[Start Source text]

RE: IPv6 on Frame-Relay

From: Scott Morris (swm@emanon.com)
Date: Wed Mar 14 2007 - 10:32:10 ART


If you are in the same subnet, you have to resolve down to layer2 addressing
(maps). If you are NOT in the same subnet, you could put up frame-relay
maps all you'd like, but it won't help you at all! Routing is the way to go
there!

Even with routing though, you still have SOME L3-L2 resolution. Namely in
order to route, you need your next hop. In order to get to your next hop
(on a local network) you need to know their physical address (L2) in order
to get there over whatever medium it happens to be!

[End Source text]
[Start Records]

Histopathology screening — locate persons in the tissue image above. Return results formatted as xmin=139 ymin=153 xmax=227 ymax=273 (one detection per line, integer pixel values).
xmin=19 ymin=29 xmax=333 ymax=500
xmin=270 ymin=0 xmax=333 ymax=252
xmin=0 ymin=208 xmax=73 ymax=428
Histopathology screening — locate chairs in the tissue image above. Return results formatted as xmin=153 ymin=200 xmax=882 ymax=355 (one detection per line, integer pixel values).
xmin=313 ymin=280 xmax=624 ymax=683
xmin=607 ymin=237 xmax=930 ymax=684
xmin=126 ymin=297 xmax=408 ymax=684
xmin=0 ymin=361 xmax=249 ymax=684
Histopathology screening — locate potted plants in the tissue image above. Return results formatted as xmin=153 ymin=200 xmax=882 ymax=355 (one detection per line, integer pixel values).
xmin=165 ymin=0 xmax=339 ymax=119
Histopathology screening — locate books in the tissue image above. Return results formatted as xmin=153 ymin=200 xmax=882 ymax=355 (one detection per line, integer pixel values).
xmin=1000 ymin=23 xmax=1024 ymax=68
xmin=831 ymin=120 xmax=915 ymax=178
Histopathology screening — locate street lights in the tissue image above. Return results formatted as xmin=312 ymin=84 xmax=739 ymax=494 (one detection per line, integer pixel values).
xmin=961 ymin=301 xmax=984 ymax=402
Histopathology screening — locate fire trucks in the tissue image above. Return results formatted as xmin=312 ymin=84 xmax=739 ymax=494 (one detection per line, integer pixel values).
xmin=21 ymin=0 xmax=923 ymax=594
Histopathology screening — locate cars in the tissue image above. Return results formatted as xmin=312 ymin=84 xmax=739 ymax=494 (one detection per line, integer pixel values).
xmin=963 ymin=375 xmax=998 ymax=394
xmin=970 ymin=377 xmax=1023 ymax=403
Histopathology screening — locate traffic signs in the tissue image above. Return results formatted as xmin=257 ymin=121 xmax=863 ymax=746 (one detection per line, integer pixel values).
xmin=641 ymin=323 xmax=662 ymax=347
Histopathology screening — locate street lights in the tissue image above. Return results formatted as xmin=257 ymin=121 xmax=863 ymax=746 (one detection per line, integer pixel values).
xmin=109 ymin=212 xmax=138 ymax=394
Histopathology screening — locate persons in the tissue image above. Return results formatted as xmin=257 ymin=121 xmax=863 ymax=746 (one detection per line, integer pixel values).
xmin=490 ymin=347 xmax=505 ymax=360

[End Records]

Short task: According to the post on IPv6 over Frame-Relay, what must you know about your next hop on a local network to reach it? The lines were taken from a different source than the text.

Finished task: Its physical (layer 2) address.